[Text segment — start]
Why? The rings speak for themselves.
Tuesday night's title-clinching victory over Florida capped off possibly the greatest calendar year in the history of USC athletics. And it is truly that because the Gamecocks dog-piled in Omaha exactly 365 days after Whit Merrifield delivered his dramatic game-winning hit to beat UCLA in extra innings. Consider that in the last twelve months:
1. The baseball program has brought the school their first two national championships in one of the three major men's sports. In addition, Chad Holbrook withdrew from consideration for the Tennessee head coaching job, meaning he'll be around Columbia for at least one more season until the next major program comes calling.
2. The football team ended almost two decades of frustration by finally winning the SEC Eastern Division to secure a spot in the conference championship game in Atlanta for the first time since joining the conference in 1992.
[Text segment — finish]
[Material shown — start]
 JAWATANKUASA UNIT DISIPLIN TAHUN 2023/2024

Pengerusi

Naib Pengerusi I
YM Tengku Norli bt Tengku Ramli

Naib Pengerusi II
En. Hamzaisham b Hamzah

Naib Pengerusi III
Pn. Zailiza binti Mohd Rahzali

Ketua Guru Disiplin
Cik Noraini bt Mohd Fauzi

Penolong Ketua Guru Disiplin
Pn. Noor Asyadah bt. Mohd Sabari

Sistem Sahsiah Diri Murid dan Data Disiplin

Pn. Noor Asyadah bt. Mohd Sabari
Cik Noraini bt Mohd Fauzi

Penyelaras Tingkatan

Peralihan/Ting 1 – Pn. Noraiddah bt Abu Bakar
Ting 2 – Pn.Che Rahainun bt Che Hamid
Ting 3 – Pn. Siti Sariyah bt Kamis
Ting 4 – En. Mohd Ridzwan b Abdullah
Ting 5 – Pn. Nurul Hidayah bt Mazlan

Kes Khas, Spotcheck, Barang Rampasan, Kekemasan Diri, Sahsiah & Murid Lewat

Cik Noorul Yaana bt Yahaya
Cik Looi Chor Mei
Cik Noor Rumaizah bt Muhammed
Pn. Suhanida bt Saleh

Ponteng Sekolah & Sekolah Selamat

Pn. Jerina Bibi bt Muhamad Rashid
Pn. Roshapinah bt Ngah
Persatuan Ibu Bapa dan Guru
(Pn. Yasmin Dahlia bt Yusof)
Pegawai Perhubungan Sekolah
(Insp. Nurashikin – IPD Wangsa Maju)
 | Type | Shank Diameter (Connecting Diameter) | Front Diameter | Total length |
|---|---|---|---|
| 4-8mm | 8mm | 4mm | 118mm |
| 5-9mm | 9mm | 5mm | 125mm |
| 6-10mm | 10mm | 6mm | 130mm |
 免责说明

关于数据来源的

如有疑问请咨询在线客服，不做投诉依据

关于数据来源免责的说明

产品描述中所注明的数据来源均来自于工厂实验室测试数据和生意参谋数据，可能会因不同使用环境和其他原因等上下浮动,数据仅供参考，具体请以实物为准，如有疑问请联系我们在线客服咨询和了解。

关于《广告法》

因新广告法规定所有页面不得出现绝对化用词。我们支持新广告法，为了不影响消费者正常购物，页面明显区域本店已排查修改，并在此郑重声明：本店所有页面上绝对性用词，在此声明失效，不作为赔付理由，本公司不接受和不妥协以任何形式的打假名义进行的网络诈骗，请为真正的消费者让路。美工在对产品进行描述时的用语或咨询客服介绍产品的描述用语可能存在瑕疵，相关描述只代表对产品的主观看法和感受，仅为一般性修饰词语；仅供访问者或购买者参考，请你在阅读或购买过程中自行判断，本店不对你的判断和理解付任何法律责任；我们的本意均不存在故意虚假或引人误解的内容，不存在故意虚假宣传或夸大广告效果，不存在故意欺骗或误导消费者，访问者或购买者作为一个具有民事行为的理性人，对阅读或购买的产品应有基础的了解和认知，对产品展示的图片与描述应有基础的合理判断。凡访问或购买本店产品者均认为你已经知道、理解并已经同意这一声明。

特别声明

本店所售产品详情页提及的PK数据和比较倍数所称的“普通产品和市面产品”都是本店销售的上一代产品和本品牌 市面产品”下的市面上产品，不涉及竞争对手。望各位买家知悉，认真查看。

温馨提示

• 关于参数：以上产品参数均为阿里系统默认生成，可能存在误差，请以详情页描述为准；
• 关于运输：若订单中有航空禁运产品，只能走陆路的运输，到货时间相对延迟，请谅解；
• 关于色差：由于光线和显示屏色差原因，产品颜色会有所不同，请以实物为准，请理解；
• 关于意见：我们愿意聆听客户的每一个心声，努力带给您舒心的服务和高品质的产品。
[Material shown — finish]
__Exercise directions__
For each statement below, answer yes or no according to the text on USC athletics, and quote the words of the text that decide it.
(a) The Gamecocks won their title exactly one year after Whit Merrifield's hit beat UCLA.
(b) Chad Holbrook accepted the Tennessee head coaching job.
(c) The football team had reached the SEC championship game in Atlanta before this season.

__Solution for this problem__
(a) Yes: "the Gamecocks dog-piled in Omaha exactly 365 days after Whit Merrifield delivered his dramatic game-winning hit to beat UCLA in extra innings"
(b) No: "Chad Holbrook withdrew from consideration for the Tennessee head coaching job"
(c) No: "for the first time since joining the conference in 1992"